Oh, shit! Here we go again!
Lewrie told himself, hoping that his phyz didn’t mirror the stricken feeling inside him. He’d been in “Cream-pot Love” with his late wife, Caroline, and had admitted “there’s a girl worth marrying … someday, perhaps,
maybe
!” before circumstances anent her future had dragooned him into proposing, to give her an out from the beastly attentions of her neighbour Harry Embleton, or her only other options: marry a much older tenant farmer, or take a position as governess to someone’s children, far from family.
“And, did you come to some conclusions?” Lewrie whimsically asked, wishing he could cross his fingers.
“God, the look on your face, Alan!” Lydia said, laughing out loud. “Have I frightened you into next week?”
“Astonished, not frightened, really,” Lewrie breezed off. “You have a knack for that,” he added with a teasing smile.
“As for Percy and Society, I don’t give a toss,” Lydia said with a cynical jerk of her head. “I’m
already
scandalous, so what else would they expect?

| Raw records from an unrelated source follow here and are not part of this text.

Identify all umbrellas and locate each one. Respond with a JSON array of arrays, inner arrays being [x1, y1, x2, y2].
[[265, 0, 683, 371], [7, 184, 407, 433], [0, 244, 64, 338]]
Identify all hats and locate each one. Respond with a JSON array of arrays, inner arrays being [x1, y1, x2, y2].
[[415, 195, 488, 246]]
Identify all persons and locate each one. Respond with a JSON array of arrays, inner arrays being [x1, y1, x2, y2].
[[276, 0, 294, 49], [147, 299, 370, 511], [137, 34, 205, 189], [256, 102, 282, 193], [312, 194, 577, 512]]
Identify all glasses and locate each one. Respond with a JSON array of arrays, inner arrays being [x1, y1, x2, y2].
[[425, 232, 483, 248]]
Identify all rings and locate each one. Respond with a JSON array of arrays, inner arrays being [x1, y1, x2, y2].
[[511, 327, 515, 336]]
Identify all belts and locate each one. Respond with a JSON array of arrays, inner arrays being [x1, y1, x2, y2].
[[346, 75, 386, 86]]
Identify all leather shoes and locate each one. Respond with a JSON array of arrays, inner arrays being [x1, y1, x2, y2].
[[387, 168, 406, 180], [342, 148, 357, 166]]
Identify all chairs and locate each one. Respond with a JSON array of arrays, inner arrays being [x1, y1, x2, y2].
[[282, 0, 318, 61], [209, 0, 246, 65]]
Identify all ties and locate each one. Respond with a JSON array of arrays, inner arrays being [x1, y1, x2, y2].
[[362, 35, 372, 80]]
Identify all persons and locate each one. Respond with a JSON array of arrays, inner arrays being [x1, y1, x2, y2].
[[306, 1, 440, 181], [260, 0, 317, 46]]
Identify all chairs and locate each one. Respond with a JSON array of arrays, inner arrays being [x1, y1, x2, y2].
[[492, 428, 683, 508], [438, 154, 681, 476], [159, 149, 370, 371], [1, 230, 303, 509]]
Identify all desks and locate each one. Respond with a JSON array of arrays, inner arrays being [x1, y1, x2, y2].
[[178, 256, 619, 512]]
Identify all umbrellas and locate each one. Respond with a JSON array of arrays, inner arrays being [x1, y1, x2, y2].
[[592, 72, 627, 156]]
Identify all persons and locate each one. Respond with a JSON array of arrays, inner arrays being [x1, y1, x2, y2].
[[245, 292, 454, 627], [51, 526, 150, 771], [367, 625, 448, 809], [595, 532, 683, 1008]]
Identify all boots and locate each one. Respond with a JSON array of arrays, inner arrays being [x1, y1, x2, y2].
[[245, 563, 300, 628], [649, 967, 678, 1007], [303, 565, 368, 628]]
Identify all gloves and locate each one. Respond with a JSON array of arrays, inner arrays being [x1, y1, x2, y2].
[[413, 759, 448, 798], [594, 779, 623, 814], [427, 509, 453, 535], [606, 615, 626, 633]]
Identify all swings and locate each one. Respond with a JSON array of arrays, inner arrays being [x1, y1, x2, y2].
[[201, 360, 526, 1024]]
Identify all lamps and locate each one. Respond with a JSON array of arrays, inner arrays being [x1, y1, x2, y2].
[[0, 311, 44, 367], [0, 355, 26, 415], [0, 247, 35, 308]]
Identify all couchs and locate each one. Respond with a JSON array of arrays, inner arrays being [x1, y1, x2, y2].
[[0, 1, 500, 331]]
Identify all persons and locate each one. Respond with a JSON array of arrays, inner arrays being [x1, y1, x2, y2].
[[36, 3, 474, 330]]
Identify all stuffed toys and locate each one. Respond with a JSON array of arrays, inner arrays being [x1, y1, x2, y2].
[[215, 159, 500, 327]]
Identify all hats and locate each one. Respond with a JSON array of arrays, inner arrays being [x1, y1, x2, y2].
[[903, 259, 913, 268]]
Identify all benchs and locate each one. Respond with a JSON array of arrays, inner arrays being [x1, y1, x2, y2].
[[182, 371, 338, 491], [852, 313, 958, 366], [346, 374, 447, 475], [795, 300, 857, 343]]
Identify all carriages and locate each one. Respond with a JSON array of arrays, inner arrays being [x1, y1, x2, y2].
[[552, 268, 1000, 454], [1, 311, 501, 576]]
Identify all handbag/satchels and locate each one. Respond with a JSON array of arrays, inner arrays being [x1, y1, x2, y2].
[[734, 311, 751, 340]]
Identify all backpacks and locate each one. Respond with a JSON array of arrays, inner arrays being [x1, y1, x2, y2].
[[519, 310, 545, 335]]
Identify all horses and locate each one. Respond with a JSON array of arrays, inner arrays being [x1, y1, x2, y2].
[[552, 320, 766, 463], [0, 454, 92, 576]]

And, no … as fond as I’ve become of you, I am not
that
un-conventional, at bottom. The man must do the asking. Lastly…”
“Hmm?” Lewrie prompted.
“Fond as I am, I would refuse,” Lydia told him, turning sombre.
“Mean t’say…?” Lewrie flummoxed. Not that he
would
be asking, but it irked that she would have spurned him if he had!
“After all I’ve been through, Alan, my dear, I’ve too many fears to be settled, before I place myself, and my heart, at the mercy of
any
man again, without knowing him so completely that I could overcome my trepidations. I told you once, remember?” she slowly explained.
“At the Cocoa Tree, wasn’t it?” Lewrie replied. “Tea and scones in a quiet corner, while Percy was in the Long Rooms, gambling. You told me you’d never willingly re-enter such a slavish institution as marriage. And what did I tell you?”
“To suit myself, and enjoy my life,” Lydia replied, grinning, pleased that he could recall.
“
Do
you enjoy your life?” Lewrie asked her softly.
“I began to, that very night,” she answered, “and ’til now, I must own that I have, immensely. But I would not marry you. Even for a sea voyage to the splendours of Cathay. Not yet.”
“Call it early days?” Lewrie fondly teased.
“Early days,” Lydia whispered back, beaming at him, though he discerned the rising moisture in her eyes. Before her tears came, he scooped her to him and kissed her long and gently.
“I will pack and coach back to London tomorrow,” she told him, her face pressed to his gilt-laced coat collar. “You will have many things to attend to, and I would be in the way … at the best, quite ignored, so…”
“I’ll settle your lodgings,” Lewrie offered.
“You will not!” she chuckled for a moment. “You, as you said, are ‘comfortable’, but
I
am rich. Consider it my gift to you.”
“Your being here’s been the real gift,” Lewrie assured her.
“That night at the Cocoa Tree, later that night,” Lydia teased. “Recall where we went?”
“Your house in Grosvenor Street,” Lewrie supplied promptly.
“And what did I ask you there, dear Alan?”
“You said … ‘Make love to me’,” Lewrie quite
gladly
recalled, leaning back to look her in the eyes, knowing that he was beaming like the hugest fool in the Universe.
“Such a
keen
memory you have!” she praised him. “Do, please?”